Dinamika konflik geopolitik di Timur Tengah kembali memanas dan bikin geleng-geleng kepala.
Pemerintah Iran baru saja melontarkan penolakan mentah-mentah terhadap wacana pembicaraan damai yang dilemparkan oleh Presiden Amerika Serikat, Donald Trump.
Langkah tegas ini diambil usai Washington dinilai kerap memproduksi sinyal yang membingungkan serta tidak konsisten terkait perang yang melanda kawasan tersebut.
Di saat Trump melancarkan diplomasi gertak sambal dengan mengklaim pihak musuh ingin segera berdamai, Teheran justru berdiri kokoh pada pendiriannya.
Iran menegaskan tidak akan melangkah ke meja perundingan sebelum syarat-syarat utama mereka dipenuhi secara mutlak. Sikap dingin ini bikin peta konflik makin sulit diprediksi oleh para pengamat internasional.
Sinyal Campur Aduk Donald Trump Bikin Teheran Meranggas
Ketegangan makin menjadi-jadi saat Sekretaris Dewan Keamanan Nasional Tertinggi Iran, Mohsen Rezaei, memberikan respons menohok di media sosial X.
Rezaei mewanti-wanti publik agar tidak gampang terkecoh oleh manuver klaim yang dilontarkan Washington. Menurutnya, AS kerap berubah pikiran dari yang tadinya enggan bernegosiasi hingga mendadak mengaku siap berdialog.
Sikap reaktif Iran ini dipicu oleh pernyataan Donald Trump di platform Truth Social miliknya. Trump mengeklaim bahwa kondisi Iran yang kian terdesak membuat mereka ingin buru-buru membikin kesepakatan damai.
Namun, alih-alih melunak, Teheran justru menganggap klaim itu cuma taktik omong kosong demi mengendalikan kerusakan alias damage control.
Jalur Energi Selat Hormuz Jadi Kartu As Pertaruhan
Isu negosiasi ini berimbas langsung pada situasi keamanan di kawasan Selat Hormuz yang kian genting. Jalur vital perdagangan energi dunia tersebut mengalami penurunan aktivitas pelayaran secara drastis akibat eskalasi militer.
Pihak Iran secara tersirat menegaskan bahwa konstelasi permainan di jalur laut strategis itu kini sudah berubah total dan tidak bisa disepelakan lagi.
Konflik mematikan yang melibatkan bentrokan udara hingga hancurnya sejumlah armada perang di kawasan tersebut bikin tensi pertaruhan minyak makin mahal.
Iran menjadikan blokade dan keamanan lalu lintas laut ini sebagai kartu as untuk menekan AS agar tidak memandang sebelah mata kekuatan mereka.
Tuntutan Syarat Mati Iran Demi Akhiri Perang
Sebagai prasyarat untuk menghentikan perang dan membuka kembali blokade di Selat Hormuz, Teheran menyodorkan deretan tuntutan keras.
Pihak Iran menuntut ganti rugi atas kerusakan akibat perang, pencabutan sanksi ekonomi secara menyeluruh, hingga jaminan keamanan agar tidak ada lagi serangan di masa depan.
Tanpa adanya pemenuhan poin-poin tersebut, opsi jalan damai dipastikan tertutup rapat.
Statement:
Mohsen Rezaei, Sekretaris Dewan Keamanan Nasional Tertinggi Iran
“Jangan teralihkan oleh sinyal campur aduk presiden AS—dari ‘tidak ada negosiasi’ hingga ‘kami siap untuk berbicara’. Pertaruhan seputar minyak dan selat telah berubah.
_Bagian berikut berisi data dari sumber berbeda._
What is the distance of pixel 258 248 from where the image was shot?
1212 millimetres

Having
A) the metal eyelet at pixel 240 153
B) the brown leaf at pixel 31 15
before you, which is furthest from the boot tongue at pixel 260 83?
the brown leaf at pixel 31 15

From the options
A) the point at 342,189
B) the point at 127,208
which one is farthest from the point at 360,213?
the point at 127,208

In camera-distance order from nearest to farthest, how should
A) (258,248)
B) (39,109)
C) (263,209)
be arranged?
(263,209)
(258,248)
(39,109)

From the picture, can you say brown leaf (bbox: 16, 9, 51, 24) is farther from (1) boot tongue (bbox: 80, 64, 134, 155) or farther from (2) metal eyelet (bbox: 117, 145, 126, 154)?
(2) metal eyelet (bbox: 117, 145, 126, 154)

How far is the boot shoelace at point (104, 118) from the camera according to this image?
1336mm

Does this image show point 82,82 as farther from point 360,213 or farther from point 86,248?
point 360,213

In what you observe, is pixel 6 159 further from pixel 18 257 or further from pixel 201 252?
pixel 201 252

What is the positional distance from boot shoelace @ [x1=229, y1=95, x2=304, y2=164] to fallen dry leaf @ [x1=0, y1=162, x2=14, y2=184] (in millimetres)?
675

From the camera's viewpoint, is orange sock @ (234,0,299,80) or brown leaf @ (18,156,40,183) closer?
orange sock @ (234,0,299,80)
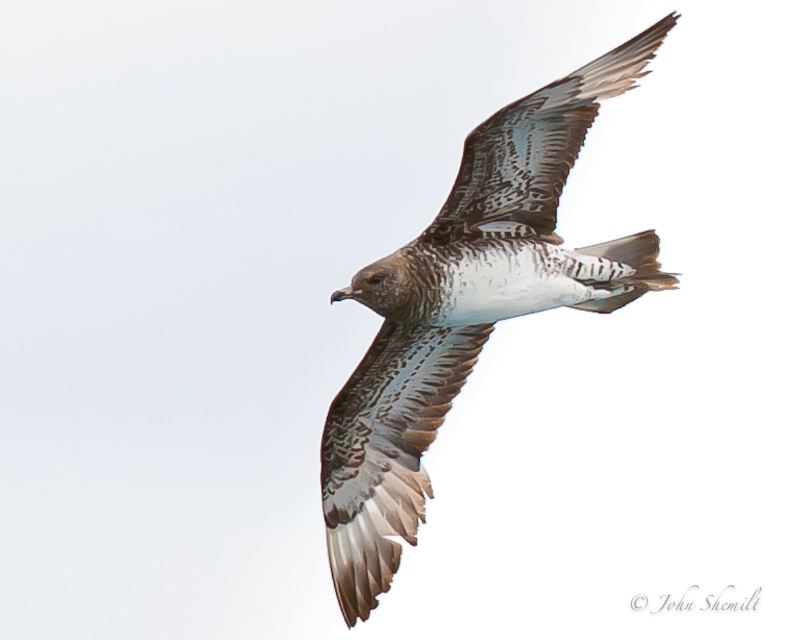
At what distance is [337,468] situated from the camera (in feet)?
41.8

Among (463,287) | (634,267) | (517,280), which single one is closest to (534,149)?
(517,280)

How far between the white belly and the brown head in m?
0.34

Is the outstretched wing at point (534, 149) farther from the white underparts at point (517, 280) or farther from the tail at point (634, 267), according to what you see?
the tail at point (634, 267)

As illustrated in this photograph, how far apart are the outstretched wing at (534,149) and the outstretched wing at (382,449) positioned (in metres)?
1.10

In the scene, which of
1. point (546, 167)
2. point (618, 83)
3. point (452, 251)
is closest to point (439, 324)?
point (452, 251)

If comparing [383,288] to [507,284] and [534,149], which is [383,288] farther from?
[534,149]

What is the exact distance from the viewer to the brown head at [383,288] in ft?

Pengendalian kerusakan tidak akan menghentikan apa yang akan datang. Tidak ada pembicaraan sampai syarat-syarat Iran terpenuhi. Titik!”
Donald Trump, Presiden Amerika Serikat
“Negara Iran yang sedang terpuruk ingin membuat kesepakatan, dengan cepat dan mendesak. Saya akan menentukan apakah AS akan memilih untuk terlibat atau tidak—konsep yang terbuka bagi kami.”
3 Poin Penting:
-
Penolakan Tegas Iran: Iran secara resmi menolak tawaran pembicaraan damai dari AS dan mengkritik pernyataan Donald Trump yang dinilai memberikan sinyal kontradiktif.
-
Kondisi Syarat Mutlak: Teheran menegaskan negosiasi tidak akan pernah terjadi sebelum syarat-syarat mereka dipenuhi, termasuk pencabutan sanksi ekonomi, ganti rugi perang, serta penghentian blokade.
-
Eskalasi Krisis Energi: Konflik yang kian memanas berdampak langsung pada pertaruhan minyak dan keamanan jalur pelayaran vital di Selat Hormuz.